### [ASSIGNMENT]
From the first line of the records through the line containing "common name: blue wildebeest", retype every line exactly and nothing else.

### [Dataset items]

——————

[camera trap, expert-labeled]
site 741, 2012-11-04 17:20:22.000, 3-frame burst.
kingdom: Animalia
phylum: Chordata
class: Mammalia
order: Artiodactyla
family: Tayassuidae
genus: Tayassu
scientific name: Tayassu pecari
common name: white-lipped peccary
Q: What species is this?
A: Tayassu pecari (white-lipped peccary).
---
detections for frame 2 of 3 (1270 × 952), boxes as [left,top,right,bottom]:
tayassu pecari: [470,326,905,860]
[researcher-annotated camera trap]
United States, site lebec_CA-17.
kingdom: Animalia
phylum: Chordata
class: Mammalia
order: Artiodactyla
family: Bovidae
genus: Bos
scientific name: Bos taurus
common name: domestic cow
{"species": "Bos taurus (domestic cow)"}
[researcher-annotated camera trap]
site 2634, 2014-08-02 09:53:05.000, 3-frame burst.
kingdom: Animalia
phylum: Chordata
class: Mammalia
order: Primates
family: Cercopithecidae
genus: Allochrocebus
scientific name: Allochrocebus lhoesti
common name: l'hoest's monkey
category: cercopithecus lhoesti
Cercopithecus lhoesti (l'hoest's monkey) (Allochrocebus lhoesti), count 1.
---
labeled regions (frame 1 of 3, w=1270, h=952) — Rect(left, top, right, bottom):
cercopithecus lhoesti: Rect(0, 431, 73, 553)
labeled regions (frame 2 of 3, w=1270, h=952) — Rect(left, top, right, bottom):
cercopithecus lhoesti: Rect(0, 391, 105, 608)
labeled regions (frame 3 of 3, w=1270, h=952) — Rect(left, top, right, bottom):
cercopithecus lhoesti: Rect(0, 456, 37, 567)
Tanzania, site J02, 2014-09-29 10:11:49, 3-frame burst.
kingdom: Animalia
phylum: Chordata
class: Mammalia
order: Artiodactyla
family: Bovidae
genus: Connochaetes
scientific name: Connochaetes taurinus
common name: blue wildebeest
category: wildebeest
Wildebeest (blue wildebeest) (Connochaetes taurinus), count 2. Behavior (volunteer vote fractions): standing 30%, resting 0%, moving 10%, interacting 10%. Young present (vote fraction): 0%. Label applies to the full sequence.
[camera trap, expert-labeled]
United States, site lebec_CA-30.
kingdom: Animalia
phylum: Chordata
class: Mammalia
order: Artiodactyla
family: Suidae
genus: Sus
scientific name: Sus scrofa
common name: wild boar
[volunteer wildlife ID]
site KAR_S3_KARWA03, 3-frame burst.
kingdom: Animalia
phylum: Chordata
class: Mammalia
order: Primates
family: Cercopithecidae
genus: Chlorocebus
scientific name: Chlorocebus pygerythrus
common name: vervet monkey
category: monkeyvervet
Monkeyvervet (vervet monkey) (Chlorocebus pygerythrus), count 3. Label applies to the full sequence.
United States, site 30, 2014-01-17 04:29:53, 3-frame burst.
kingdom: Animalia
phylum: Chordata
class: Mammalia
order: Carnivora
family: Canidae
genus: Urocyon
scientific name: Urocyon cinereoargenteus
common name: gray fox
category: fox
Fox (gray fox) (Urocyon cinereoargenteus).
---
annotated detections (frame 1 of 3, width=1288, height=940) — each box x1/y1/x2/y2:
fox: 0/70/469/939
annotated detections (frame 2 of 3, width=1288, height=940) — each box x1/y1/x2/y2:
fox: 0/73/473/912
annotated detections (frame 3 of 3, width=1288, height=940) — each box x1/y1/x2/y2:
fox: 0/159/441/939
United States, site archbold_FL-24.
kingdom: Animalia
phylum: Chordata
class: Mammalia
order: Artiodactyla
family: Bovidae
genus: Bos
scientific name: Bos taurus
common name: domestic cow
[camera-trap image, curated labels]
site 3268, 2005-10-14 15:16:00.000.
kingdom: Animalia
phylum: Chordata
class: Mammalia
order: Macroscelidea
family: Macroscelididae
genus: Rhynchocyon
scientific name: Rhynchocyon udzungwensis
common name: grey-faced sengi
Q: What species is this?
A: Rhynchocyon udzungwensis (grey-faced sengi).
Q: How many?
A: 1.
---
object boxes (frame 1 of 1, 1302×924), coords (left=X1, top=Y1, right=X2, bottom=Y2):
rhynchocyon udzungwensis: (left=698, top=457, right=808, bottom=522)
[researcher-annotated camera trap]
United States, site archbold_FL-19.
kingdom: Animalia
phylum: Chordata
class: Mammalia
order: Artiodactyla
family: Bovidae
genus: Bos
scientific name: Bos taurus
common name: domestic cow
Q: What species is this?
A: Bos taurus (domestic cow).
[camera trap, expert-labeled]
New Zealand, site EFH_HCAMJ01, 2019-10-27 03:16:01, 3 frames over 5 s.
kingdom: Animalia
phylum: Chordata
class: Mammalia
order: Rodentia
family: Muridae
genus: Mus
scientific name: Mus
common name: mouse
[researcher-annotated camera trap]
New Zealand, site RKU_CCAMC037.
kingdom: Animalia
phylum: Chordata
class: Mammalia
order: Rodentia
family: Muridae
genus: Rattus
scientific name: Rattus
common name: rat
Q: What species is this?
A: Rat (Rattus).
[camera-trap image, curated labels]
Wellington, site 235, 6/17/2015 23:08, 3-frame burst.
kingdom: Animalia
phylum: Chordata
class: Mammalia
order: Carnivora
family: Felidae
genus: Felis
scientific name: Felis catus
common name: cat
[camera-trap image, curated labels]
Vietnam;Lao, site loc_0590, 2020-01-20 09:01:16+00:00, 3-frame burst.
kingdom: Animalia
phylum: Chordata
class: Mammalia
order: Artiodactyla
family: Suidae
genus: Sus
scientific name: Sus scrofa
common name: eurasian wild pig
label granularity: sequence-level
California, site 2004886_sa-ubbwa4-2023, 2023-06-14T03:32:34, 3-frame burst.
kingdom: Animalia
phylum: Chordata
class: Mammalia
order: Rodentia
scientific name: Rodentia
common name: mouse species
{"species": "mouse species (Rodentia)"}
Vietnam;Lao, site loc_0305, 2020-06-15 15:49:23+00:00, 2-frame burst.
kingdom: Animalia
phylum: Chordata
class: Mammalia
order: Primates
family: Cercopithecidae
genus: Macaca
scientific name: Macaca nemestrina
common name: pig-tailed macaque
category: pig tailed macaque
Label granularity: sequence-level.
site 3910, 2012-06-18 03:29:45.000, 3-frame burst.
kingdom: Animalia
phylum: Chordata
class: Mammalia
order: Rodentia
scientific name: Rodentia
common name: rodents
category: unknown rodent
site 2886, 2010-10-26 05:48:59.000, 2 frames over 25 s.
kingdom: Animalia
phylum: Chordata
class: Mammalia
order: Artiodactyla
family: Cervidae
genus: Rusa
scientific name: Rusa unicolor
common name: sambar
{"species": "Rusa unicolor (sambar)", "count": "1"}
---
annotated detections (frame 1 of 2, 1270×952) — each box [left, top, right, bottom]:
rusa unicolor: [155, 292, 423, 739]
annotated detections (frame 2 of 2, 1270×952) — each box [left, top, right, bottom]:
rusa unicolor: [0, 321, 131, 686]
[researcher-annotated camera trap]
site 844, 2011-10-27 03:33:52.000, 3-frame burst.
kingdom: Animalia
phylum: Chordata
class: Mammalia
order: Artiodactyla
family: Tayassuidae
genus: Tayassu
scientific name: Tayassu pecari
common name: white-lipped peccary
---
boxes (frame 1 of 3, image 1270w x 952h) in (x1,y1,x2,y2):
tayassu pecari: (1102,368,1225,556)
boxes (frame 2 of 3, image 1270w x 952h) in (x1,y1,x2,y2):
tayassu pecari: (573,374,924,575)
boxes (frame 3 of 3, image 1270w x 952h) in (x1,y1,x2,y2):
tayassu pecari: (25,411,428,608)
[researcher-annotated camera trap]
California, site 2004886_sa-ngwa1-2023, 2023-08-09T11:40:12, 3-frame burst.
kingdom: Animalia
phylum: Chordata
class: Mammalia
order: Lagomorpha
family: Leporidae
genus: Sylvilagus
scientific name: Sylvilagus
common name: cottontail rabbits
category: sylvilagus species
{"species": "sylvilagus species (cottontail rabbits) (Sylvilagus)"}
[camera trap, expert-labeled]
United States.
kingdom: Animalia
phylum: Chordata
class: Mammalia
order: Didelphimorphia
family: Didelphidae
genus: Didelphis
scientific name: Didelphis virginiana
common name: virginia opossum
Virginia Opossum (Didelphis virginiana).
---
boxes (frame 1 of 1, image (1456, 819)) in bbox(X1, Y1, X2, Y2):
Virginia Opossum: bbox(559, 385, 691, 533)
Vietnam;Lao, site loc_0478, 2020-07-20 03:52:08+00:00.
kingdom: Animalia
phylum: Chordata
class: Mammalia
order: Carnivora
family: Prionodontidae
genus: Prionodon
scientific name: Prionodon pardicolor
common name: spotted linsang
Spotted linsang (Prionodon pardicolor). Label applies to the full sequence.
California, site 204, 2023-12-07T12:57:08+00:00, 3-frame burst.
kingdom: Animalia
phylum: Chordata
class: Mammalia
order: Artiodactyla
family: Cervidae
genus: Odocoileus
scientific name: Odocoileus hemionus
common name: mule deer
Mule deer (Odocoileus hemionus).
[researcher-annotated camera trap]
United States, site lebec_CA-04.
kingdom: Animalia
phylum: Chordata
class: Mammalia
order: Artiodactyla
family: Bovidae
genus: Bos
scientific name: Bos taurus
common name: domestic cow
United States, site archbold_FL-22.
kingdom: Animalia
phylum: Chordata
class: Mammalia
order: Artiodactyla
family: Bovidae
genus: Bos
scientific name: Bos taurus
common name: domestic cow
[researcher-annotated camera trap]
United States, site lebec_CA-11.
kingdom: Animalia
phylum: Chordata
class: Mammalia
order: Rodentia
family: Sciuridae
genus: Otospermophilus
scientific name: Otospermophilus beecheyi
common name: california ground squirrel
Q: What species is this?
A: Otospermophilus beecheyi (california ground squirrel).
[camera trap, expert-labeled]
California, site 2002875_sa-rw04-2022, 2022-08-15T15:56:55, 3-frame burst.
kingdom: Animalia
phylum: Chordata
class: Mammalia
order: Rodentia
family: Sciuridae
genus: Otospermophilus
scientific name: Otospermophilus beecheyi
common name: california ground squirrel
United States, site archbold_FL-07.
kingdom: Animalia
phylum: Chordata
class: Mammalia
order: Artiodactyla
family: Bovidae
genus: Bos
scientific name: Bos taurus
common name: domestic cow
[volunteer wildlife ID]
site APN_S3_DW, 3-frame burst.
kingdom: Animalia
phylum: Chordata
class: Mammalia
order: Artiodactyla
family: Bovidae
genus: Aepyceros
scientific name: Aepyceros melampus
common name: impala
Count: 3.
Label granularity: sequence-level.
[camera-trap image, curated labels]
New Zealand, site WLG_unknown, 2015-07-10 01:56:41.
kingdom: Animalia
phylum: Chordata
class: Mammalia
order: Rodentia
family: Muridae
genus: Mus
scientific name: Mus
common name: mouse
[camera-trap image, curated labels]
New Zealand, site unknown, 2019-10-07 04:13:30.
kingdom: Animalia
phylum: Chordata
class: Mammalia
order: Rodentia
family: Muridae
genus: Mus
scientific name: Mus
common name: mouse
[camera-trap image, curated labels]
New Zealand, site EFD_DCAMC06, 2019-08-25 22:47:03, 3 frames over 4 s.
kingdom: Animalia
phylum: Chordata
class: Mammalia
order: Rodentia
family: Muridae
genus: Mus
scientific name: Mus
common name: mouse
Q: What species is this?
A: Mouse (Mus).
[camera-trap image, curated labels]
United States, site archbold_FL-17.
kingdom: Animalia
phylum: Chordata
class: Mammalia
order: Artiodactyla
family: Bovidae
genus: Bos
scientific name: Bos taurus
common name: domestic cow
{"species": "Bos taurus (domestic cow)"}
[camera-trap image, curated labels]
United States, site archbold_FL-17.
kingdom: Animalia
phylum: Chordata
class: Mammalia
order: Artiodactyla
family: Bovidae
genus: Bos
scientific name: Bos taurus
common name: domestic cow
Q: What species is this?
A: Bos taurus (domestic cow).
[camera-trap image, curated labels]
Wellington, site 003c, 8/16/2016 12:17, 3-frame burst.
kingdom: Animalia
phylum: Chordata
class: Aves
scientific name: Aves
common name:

——————

### [SOLUTION TO THIS EXERCISE]
[camera trap, expert-labeled]
site 741, 2012-11-04 17:20:22.000, 3-frame burst.
kingdom: Animalia
phylum: Chordata
class: Mammalia
order: Artiodactyla
family: Tayassuidae
genus: Tayassu
scientific name: Tayassu pecari
common name: white-lipped peccary
Q: What species is this?
A: Tayassu pecari (white-lipped peccary).
---
detections for frame 2 of 3 (1270 × 952), boxes as [left,top,right,bottom]:
tayassu pecari: [470,326,905,860]
[researcher-annotated camera trap]
United States, site lebec_CA-17.
kingdom: Animalia
phylum: Chordata
class: Mammalia
order: Artiodactyla
family: Bovidae
genus: Bos
scientific name: Bos taurus
common name: domestic cow
{"species": "Bos taurus (domestic cow)"}
[researcher-annotated camera trap]
site 2634, 2014-08-02 09:53:05.000, 3-frame burst.
kingdom: Animalia
phylum: Chordata
class: Mammalia
order: Primates
family: Cercopithecidae
genus: Allochrocebus
scientific name: Allochrocebus lhoesti
common name: l'hoest's monkey
category: cercopithecus lhoesti
Cercopithecus lhoesti (l'hoest's monkey) (Allochrocebus lhoesti), count 1.
---
labeled regions (frame 1 of 3, w=1270, h=952) — Rect(left, top, right, bottom):
cercopithecus lhoesti: Rect(0, 431, 73, 553)
labeled regions (frame 2 of 3, w=1270, h=952) — Rect(left, top, right, bottom):
cercopithecus lhoesti: Rect(0, 391, 105, 608)
labeled regions (frame 3 of 3, w=1270, h=952) — Rect(left, top, right, bottom):
cercopithecus lhoesti: Rect(0, 456, 37, 567)
Tanzania, site J02, 2014-09-29 10:11:49, 3-frame burst.
kingdom: Animalia
phylum: Chordata
class: Mammalia
order: Artiodactyla
family: Bovidae
genus: Connochaetes
scientific name: Connochaetes taurinus
common name: blue wildebeest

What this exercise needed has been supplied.